Plot: New York waitress Virginia Lewis (Kimberly Williams) embarks across the 9 kingdoms with her father (John Larroquette) and Wolf (Scott Cohen) to stop the evil Queen (Dianne Wiest) and restore the prince (Daniel Lapaine) to his proper form.
Review: I started watching the 10th Kingdom because I got it confused with a fantasy television movie that I thought had Martin Short in it. Of course, that is not the case…though, there are two television movies (Alice in Wonderland & Prince Charming) that do star Martin Short. I don’t know why I was fixated on Martin Short appearing, especially considering…he wasn’t in this one…but I digress…
The 10th Kingdom is a mostly fun fairy-tale fantasy mini-series. The concept itself is pretty neat with two people from modern-day New York adventuring across a mythical land that includes appearances by trolls, dwarves, the Bo Peeps, Snow White, and the Evil Queen. There is a multitude of activities, scenarios, and situations that the heroes get themselves into. The cinematography is stunning, the costumes are elaborate and elegant, and the music fits the theme (I especially liked Virginia teaching townsfolk in one village a variation of “We Will Rock You” by Queen).
The performances are generally good. The standout is Scott Cohen, who brings a manic energy to the role of Wolf, Virginia’s prospective suitor, and protector. I absolutely love John Larroquette, who arguably had the most extensive character arc, starting out greedy and cowardly but ending up being noble and heroic. Rutger Hauer was solid as always as the Queen’s right-hand man, Ed O’Neill was amusing as the Troll King, and Dianne Wiest was suitably imposing as the evil Queen.

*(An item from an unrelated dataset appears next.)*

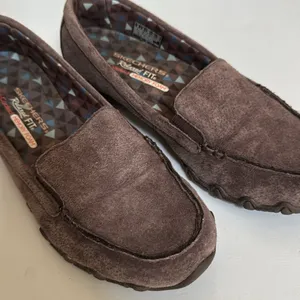Skechers Relaxed Fit Brown Suede Loafers Women’s Size 9 Memory Foam Slip On thumbnail 5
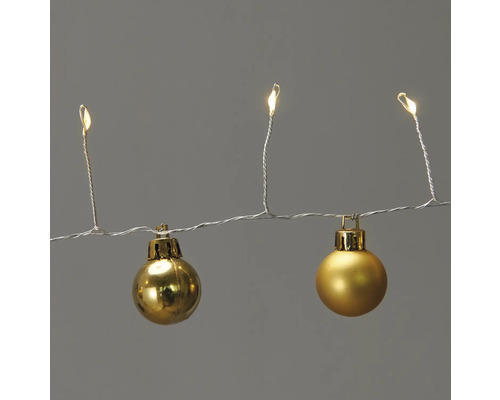 Lichterkette mit goldenen Weihnachtskugeln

I will give the story this – it had a swerve in it that I never guessed, and never saw coming. That being said, it did have its warts. The Queen spends most of the movie fighting with the Troll King, which takes away any threat she could pose to the heroes. It’s an unnecessary fight, with a foregone conclusion. I also found the King and Virginia characters irritating at times; the King, who switches places with a dog, is just stupid when he’s in his canine persona. Virginia, though, is the most egregious failing. She is supposed to be the hero of the piece, but her random temper tantrums to both her father and Wolf, often with little provocation, detracted from me rooting for her to succeed.
I also found the CGI to be terrible at times. At one point, Wolf buys Virginia a ring, which ends up featuring an animated pearl that sings. Not only was the animation of the pearl unconvincing, but it was also undoubtedly the most annoying character in the entire story. When Wolf ends up throwing it into a river, I actually cheered. Some of the makeup (including on the Troll King) was also a tad unconvincing and made me see the actor beneath the getup, instead of allowing me to imagine him disappearing into the guise.
Overall though, this was an entertaining story, with a good pace and enough new environments, situations, and characters continually being introduced to stave away any boredom. While it’s in no way a perfect mini-series, enough is going on here that I can recommend checking it out if you have the chance.